90才近い夫婦が経験した最初のはなればなれも、『2度目のはなればなれ』も戦争によるものだった。

物語は2014年夏。第2次世界大戦のノルマンディー上陸作戦から70年を記念する式典がフランスで開かれた。イギリスの老人ホームで暮らしていた元海兵の退役軍人バーナードは愛する妻のレネを残してひとり、フランスへと旅立つ。ある思いと共に……。

そんなあらすじを読んだ人は映画『2度目のはなればなれ』をヒューマンドラマだと思うかもしれない。または戦争映画だと。でも、わたしにとってこの映画はラブストーリーだ。邦題が『2度目のはなればなれ』となっていることが何よりも、それを証明してくれている。

原題は『The Great Escaper』。誰にも告げずに老人ホームを抜け出したバーナードが行方不明になったことにより発信された警察のツイート#The Great Escaperがそのままタイトルになっている。では、邦題の『2度目のはなればなれ』はどこからきたのか。その答えは映画を見た人にしかわからない。そう、ヒロインであるレネの言葉だから。

戦死した戦友を弔うため単独でドーバー海峡を渡ったバーナードを人々は勇気ある行動と讃えた。新聞やテレビにも出た彼は数日間、有名人になる。だけど、自分の旦那さまがこんな風に世間に取り上げられていることをレネが喜んでいるようには見えない。それどころか窓の外で騒ぎ立てる人たちを眺めながら、こうつぶやくのだ。「これはわたしたちの間のことよ」。

2人にとっての1度目のはなればなれは戦争で、バーナードは敵に撃たれながら海を渡った。帰ってきた彼は全身が固まってひどく苦しんでいるようにレネは感じたという。触れてしまえば壊れてしまいそうだったと。何があったのか、何を抱え込んでしまったのか、それはバーナードにしかわからない。2人のためにレネにできることは寄り添うことと、共に生きることだった。

そうして過ごした時間について、2度目のはなればなれから帰ってきた彼にレネはこう言った。「あなたは70年間わたしを愛してくれた。ささいなことだけをして過ごした毎日を立派にやり遂げたのよ」と。一緒に過ごした70年間をレネは1秒だって無駄にしなかった。もちろん、バーナードも。2人は生きることをやり遂げた。

きっとレネにとってThe Great Escaperなんて彼のことをよく知らない人たちが作り上げた偶像で、それがひとり歩きしただけのことなのだろう。バーナードが戦場で何を見て戻ってきたのか。また、何を抱えて再び彼の地を訪れたのか。誰かの言葉で語られるバーナードよりも目の前にいる彼を見つめようとするレネの姿に胸をうたれた。
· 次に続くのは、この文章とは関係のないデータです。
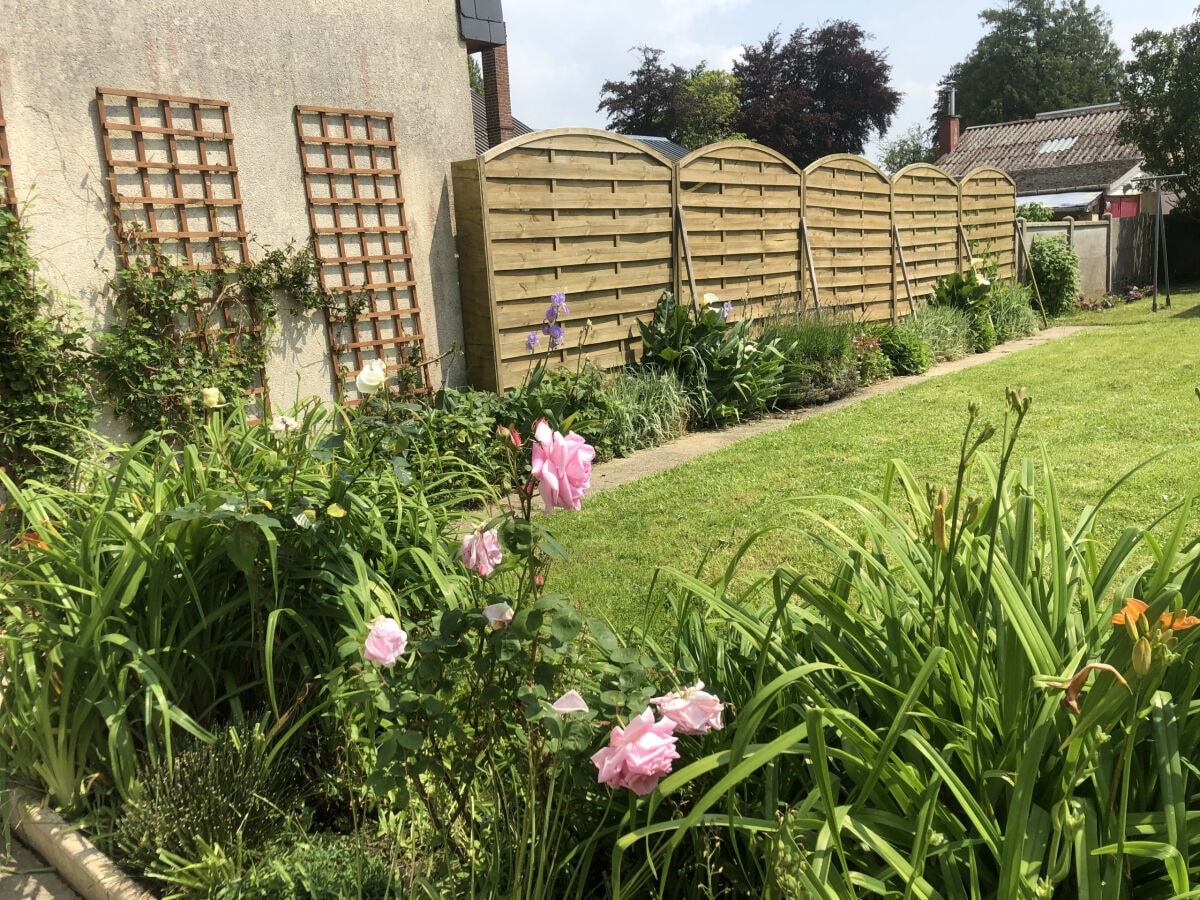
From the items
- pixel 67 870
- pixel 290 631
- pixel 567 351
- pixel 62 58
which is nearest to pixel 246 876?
pixel 67 870

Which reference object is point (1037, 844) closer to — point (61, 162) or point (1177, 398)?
point (61, 162)

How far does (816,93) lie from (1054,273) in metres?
28.9

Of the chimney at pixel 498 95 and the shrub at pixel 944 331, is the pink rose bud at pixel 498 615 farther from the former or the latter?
the chimney at pixel 498 95

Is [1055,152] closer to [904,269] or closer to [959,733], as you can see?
[904,269]

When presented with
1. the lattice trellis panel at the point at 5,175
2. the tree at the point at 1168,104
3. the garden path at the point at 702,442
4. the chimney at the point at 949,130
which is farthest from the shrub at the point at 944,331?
the chimney at the point at 949,130

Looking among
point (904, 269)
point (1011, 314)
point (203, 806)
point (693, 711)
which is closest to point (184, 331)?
point (203, 806)

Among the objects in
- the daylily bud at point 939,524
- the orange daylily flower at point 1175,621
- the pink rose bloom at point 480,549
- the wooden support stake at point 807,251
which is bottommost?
the orange daylily flower at point 1175,621

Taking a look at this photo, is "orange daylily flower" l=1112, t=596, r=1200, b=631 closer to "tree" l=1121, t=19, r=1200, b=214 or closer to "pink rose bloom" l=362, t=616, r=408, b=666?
"pink rose bloom" l=362, t=616, r=408, b=666

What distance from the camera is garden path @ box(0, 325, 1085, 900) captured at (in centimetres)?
203

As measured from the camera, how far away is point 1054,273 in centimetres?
1389

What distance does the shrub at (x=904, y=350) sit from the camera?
9.14 meters

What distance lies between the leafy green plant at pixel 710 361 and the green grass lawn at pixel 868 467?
0.61 meters

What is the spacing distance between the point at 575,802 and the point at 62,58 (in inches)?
167

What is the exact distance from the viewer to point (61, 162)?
4215 millimetres
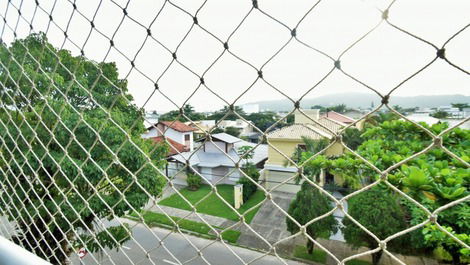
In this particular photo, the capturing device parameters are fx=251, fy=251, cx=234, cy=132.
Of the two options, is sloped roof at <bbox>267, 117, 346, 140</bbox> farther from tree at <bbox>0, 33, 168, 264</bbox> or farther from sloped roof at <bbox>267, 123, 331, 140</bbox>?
tree at <bbox>0, 33, 168, 264</bbox>

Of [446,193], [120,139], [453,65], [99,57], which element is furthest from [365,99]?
[120,139]

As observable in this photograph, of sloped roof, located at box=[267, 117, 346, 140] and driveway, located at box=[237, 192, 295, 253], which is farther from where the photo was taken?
driveway, located at box=[237, 192, 295, 253]

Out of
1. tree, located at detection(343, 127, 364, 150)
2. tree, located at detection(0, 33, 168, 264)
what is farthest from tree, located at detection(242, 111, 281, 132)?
tree, located at detection(0, 33, 168, 264)

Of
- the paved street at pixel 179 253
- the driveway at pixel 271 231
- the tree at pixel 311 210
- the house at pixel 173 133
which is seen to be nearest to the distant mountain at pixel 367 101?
the house at pixel 173 133

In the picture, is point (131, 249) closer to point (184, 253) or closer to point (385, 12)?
point (184, 253)

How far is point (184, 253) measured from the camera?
4.28 m

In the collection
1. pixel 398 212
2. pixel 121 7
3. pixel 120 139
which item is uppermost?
pixel 121 7

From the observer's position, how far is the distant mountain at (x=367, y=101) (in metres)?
0.40

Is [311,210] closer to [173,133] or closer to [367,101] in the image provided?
[173,133]

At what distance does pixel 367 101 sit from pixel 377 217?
11.0 ft

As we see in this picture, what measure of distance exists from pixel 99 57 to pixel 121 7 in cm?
18

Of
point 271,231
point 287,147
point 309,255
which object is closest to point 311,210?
point 309,255

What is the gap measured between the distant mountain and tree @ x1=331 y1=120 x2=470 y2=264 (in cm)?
9

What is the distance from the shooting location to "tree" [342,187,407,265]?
3.14m
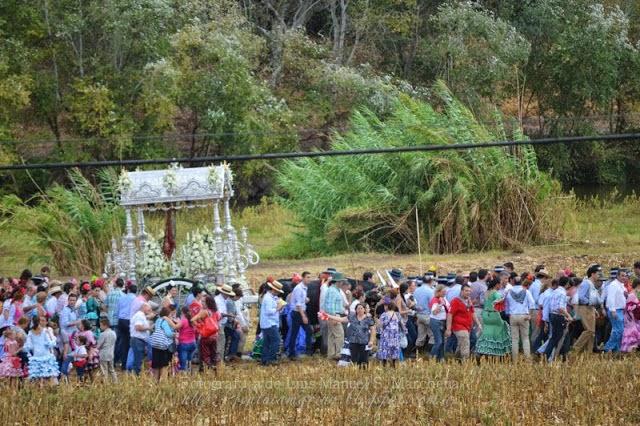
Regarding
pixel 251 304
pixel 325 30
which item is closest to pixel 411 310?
pixel 251 304

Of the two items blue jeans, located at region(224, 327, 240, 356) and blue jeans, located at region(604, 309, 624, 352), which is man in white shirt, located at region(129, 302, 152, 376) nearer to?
blue jeans, located at region(224, 327, 240, 356)

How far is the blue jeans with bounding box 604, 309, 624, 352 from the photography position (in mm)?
22031

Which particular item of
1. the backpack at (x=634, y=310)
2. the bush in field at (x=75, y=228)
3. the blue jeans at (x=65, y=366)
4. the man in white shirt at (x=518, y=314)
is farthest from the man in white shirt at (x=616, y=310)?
the bush in field at (x=75, y=228)

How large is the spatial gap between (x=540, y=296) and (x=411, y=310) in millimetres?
2125

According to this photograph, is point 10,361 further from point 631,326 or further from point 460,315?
point 631,326

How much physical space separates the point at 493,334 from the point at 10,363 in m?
7.47

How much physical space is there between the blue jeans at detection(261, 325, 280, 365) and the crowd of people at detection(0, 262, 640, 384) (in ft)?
0.05

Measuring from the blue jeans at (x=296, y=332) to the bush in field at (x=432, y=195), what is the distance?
9837 millimetres

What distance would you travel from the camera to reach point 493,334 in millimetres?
21797

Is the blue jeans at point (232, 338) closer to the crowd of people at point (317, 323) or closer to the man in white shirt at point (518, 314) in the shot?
the crowd of people at point (317, 323)

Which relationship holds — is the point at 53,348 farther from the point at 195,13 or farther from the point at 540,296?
the point at 195,13

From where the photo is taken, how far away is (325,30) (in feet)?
181

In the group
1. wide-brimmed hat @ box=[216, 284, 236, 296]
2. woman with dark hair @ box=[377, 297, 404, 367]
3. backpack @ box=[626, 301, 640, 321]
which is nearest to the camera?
woman with dark hair @ box=[377, 297, 404, 367]

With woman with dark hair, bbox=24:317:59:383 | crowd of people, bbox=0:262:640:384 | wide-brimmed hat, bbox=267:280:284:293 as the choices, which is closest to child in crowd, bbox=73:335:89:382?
crowd of people, bbox=0:262:640:384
すべてはバーナードとレネの話で、「わたしたちの間のこと」。彼女の言葉に触れた時、わたしは本当にその通りだと思った。あーでもないこーでもないと誰かが語ったところで2人のことを決めるのは2人しかいない。

だから、『2度目のはなればなれ』。The Great Escaper だけでは足りないから。バーナードの行動が映画の中心にあるように見えるけれど、そこには寄り添うレネの時間が確かにある。2人のラブストーリーにふさわしい邦題だと思う。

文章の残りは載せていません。